During the last 8 ½ years there has been significant changes to how local authorities operate in New Zealand. It is important to revisit what has happened since there seem to be two relative certainties with each new Government:

  1. The Local Government Act will be reformed
  2. Depending on the composition of the next Government the priorities for local councils will be made to change through legislative means

During the last several years, there has been a succession of amendments to the Local Government Act 2002. In 2010, one of the changes was to Section 11, specifying what local authorities shall pay regard to in performing their roles and included:

  • Network infrastructure
  • Public transport
  • Solid waste and its disposal
  • Avoidance and mitigation of natural hazards
  • Community infrastructure and facilities

This on one hand might have been viewed by some as a deliberate narrowing of local governments role, it was also interpreted by many as a necessary sharpening of the focus. This is particularly so when considering the nature of the Local Government Act 1974 and how this prompted the major reforms announced in the Local Government Amendment Act, 1989 where catchment boards and a slew of other authorities were replaced with city/district/regional councils.
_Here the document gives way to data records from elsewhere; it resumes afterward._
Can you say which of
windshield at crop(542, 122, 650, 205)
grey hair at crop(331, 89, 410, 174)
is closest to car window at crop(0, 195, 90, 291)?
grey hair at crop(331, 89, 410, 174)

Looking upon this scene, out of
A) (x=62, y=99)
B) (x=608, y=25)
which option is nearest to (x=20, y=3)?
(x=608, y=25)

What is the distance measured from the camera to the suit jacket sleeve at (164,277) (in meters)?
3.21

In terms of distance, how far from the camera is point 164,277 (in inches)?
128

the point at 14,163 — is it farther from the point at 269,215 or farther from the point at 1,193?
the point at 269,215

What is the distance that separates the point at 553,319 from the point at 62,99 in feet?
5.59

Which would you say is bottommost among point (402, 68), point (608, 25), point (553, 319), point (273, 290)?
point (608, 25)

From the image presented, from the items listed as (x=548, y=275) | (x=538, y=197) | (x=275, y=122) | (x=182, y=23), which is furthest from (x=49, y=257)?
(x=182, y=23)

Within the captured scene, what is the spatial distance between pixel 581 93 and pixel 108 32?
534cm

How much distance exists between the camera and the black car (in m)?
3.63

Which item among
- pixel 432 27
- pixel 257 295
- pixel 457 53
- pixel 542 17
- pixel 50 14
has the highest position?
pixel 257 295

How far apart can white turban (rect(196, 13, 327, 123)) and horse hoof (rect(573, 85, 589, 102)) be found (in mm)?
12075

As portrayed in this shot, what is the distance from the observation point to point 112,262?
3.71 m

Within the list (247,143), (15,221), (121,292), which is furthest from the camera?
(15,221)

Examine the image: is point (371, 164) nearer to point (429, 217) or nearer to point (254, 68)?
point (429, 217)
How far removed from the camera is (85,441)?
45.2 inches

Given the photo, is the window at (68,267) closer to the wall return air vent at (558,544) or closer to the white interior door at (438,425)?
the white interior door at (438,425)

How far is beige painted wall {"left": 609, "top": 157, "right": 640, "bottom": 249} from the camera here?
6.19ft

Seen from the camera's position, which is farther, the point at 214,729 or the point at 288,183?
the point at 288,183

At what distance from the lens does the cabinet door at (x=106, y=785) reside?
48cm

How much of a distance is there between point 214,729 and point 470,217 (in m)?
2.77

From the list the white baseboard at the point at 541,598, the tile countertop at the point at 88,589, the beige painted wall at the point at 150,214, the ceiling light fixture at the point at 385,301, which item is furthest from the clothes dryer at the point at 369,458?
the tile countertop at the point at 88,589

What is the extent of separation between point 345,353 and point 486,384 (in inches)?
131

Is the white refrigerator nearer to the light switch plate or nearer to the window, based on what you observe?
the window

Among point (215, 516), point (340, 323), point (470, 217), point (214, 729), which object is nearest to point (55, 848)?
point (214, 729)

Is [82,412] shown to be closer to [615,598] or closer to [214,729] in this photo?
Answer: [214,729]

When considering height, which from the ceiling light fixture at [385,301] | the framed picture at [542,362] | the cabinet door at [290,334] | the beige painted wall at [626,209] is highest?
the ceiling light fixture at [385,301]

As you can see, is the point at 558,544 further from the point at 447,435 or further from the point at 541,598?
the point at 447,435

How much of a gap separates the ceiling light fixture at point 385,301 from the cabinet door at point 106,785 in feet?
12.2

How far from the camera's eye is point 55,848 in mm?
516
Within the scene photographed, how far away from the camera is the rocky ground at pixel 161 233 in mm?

More (much more)problematic was the 2012 repeal of nearly all references made in the 2002 legislation to “the four well beings” – social, environmental, economic and cultural. These had been included in the 2002 legislation and had formed the basis for the the Long Term Plan (Section 93). The redefinition of community outcomes was intended to reinforce the change in priorities, mentioning “good quality infrastructure, local public services and performance of regulatory functions”.


Then there is the case of Part 10. The original version  dealt with Ministerial powers to scrutinize the performance of councils. This in itself is not a bad thing and transparency is essential to the successful running of one. Its provisions were somewhat restricted – a simple request for information, appointment of a review authority or a potential investigative commissioner. With the election of National in 2008, the provisions were significantly expanded to include the power to replace a council (see Environment Canterbury). The Minister can even call a general election (the basis of necessity for this eludes me in the context of a local authority unless it is of such a divisive nature or such high national importance that the New Zealand taxpayer needs to involved).

I can see further erosion of democracy happening if there is not opposition mounted. Thus these changes over the years are of significant concern. But changing the Government is not a one size fits all solution. Changing the laws about how local government elections work, improving public involvement in the democratic processes we go on about so much among other solutions are the best ways forward.